_Problem_
What is needed is the run of lines from the one with "What is the total" through the close of the data, set down exactly.

_Exercise inputs_
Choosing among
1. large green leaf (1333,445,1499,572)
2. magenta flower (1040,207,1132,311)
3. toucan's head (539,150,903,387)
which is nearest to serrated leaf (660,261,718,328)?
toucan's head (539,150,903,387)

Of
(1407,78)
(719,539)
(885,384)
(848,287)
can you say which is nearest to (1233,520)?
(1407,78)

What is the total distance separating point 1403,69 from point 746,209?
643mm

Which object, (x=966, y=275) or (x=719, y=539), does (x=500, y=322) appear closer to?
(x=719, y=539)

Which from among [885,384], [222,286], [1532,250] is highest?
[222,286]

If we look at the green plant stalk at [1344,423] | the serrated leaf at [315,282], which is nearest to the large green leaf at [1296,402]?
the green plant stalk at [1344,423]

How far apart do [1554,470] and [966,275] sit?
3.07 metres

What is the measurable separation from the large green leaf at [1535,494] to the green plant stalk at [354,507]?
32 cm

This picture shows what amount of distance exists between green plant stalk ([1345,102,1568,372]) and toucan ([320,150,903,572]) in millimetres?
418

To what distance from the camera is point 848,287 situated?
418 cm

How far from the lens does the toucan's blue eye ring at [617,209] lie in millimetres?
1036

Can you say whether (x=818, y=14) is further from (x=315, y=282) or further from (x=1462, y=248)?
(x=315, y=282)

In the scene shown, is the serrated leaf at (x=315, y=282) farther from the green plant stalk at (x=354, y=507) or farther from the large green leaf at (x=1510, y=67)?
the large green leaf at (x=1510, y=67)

_Answer below_
What is the total distance separating point 1403,69 from point 746,209?
643mm

Which object, (x=966, y=275) or (x=719, y=539), does (x=500, y=322) appear closer to?
(x=719, y=539)

Which from among [885,384], [222,286], [1532,250] is highest?
[222,286]

If we look at the green plant stalk at [1344,423] | the serrated leaf at [315,282], which is nearest to the large green leaf at [1296,402]?
the green plant stalk at [1344,423]

How far apart do [1554,470] and [966,275] sit?
3.07 metres

What is the measurable separation from the large green leaf at [1535,494] to the green plant stalk at [354,507]?
32 cm

This picture shows what amount of distance exists between green plant stalk ([1345,102,1568,372]) and toucan ([320,150,903,572]) in millimetres?
418

To what distance from the camera is point 848,287 situated?
418 cm

How far from the lens does the toucan's blue eye ring at [617,209] lie in millimetres?
1036

Can you say whether (x=818, y=14) is further from (x=315, y=282) or further from (x=1462, y=248)?
(x=315, y=282)

In the scene shown, is the serrated leaf at (x=315, y=282) farther from the green plant stalk at (x=354, y=507) or farther from the large green leaf at (x=1510, y=67)?
the large green leaf at (x=1510, y=67)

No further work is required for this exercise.